Wide band dielectric permittivity prediction based on density of softwood specimens: forgetting microwave measurement


Menguc E., Al-Saadi S. S. J., Helhel S.

Wood Material Science and Engineering, 2024 (SCI-Expanded) identifier

  • Yayın Türü: Makale / Tam Makale
  • Basım Tarihi: 2024
  • Doi Numarası: 10.1080/17480272.2024.2402837
  • Dergi Adı: Wood Material Science and Engineering
  • Derginin Tarandığı İndeksler: Science Citation Index Expanded (SCI-EXPANDED), Scopus, Aerospace Database, Agricultural & Environmental Science Database, Applied Science & Technology Source, CAB Abstracts, Communication Abstracts, Compendex, INSPEC, Metadex, Veterinary Science Database, Civil Engineering Abstracts
  • Anahtar Kelimeler: Auto-classification, dielectric parameters, loss tangent, machine learning, random forest algorithm, softwood
  • Akdeniz Üniversitesi Adresli: Evet

Özet

The assessment of the electrical properties of materials holds significant importance across various fields, from industrial heating to sensors, and knowing their complex permittivity ∈*, real (∈′), imaginary (∈′′) components, and loss tangent (∈′′/ ∈′) are the key points.

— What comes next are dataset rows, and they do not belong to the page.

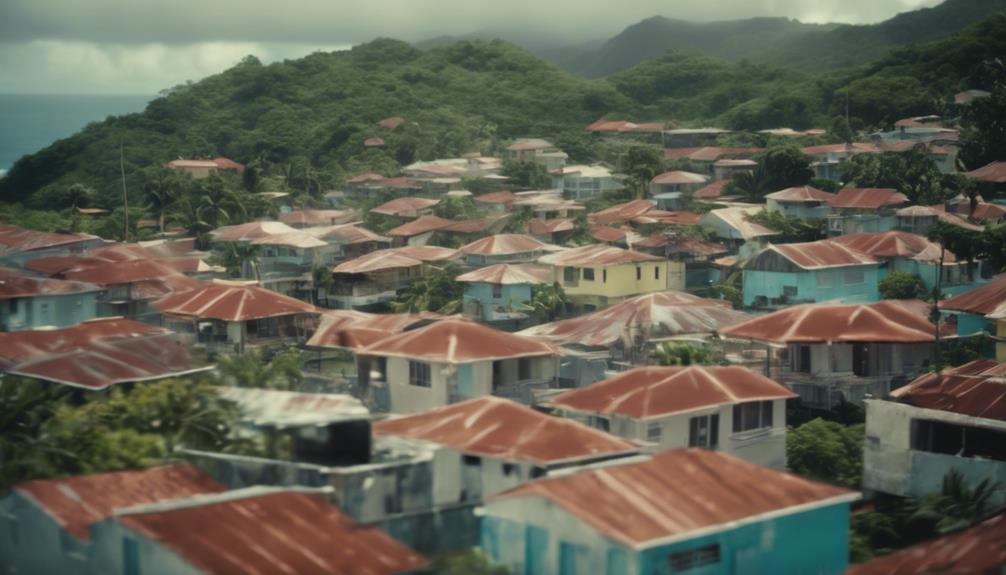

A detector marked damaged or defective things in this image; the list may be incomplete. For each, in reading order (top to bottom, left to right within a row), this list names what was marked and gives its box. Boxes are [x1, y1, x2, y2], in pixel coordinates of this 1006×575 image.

rusty roof panel [374, 398, 639, 464]
rusty roof panel [551, 365, 792, 420]
rusty roof panel [16, 464, 224, 542]
rusty roof panel [490, 448, 853, 546]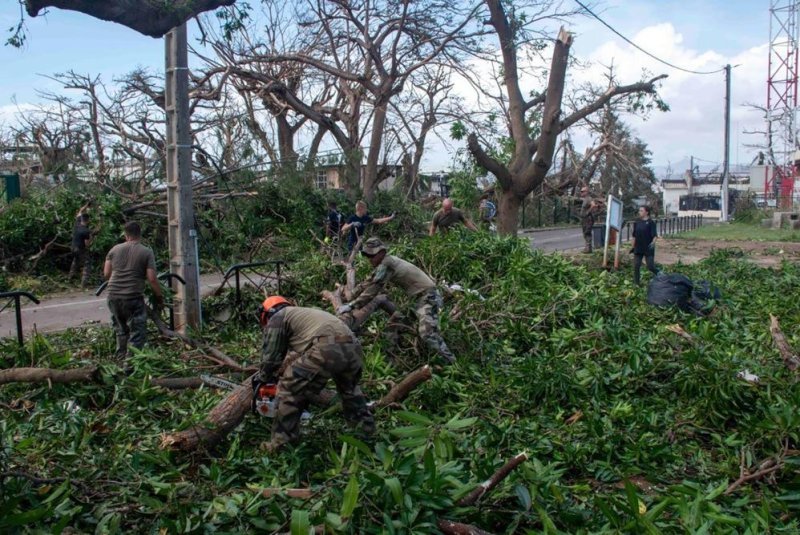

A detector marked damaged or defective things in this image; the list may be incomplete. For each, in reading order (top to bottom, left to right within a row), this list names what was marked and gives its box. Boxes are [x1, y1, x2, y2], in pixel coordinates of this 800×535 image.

broken limb [768, 314, 800, 372]
broken limb [0, 366, 99, 388]
broken limb [456, 452, 532, 506]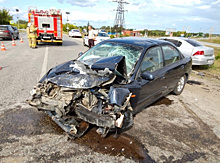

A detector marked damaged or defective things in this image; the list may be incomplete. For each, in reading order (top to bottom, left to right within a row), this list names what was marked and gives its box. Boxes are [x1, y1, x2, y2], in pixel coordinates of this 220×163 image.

crumpled hood [38, 55, 126, 88]
black damaged sedan [27, 37, 192, 138]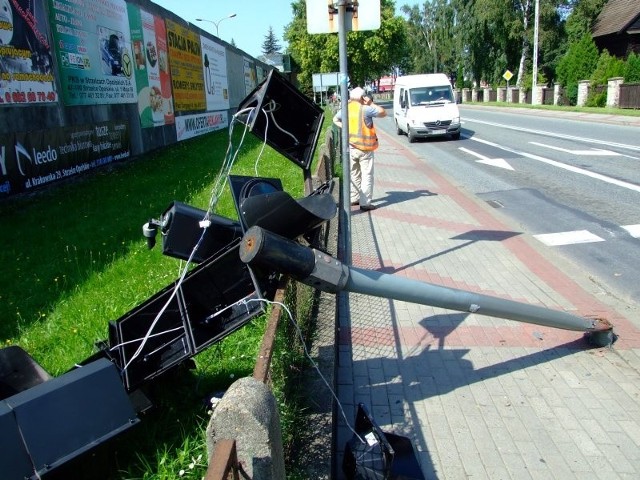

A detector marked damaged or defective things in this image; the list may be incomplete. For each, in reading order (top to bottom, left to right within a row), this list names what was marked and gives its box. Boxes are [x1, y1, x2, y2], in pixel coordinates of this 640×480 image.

broken metal pole [240, 227, 616, 346]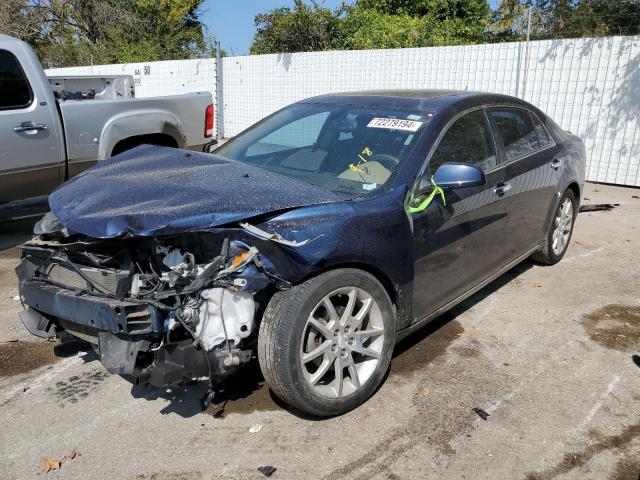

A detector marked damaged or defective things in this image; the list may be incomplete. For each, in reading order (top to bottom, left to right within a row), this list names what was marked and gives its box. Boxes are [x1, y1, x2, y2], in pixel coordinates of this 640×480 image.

crumpled hood [50, 144, 348, 238]
damaged front end of car [15, 218, 292, 402]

The proposed study allows us to predict the complex dielectric parameters at 2.0–7.1 GHz frequency intervals of any natural wood classified as softwood based only on density information with an 89% confidence level requiring no more microwave measurement. Three natural wood classified as softwood and commonly preferred in the wood industry in Turkey were examined. A total of 16,500 first set data from s-parameter measurements, 500 raw data for each measurement, were used in the analysis, and a machine learning (ML) model was developed, which internally used a random forest algorithm for training. Initially, the model’s performance was evaluated using test data. Subsequently, the model’s prediction results were compared with the second round of measured data, which the model had not encountered before. The overall model performance on test data, as quantified by the mean absolute error, mean squared error, root mean squared error, and regression metric, is calculated to be 0.34, 0.71, 0.84, and 0.89, respectively. Results suggest that the model’s predictions closely align with the actual values, signifying enhanced model performance. Automatic classification of wood materials commonly used in industry is possible using the designed machine learning framework. In this way, the exact suitable wood material can be selected for any industrial application according to electrical parameters estimated by the model without the need for a sophisticated measurement setup.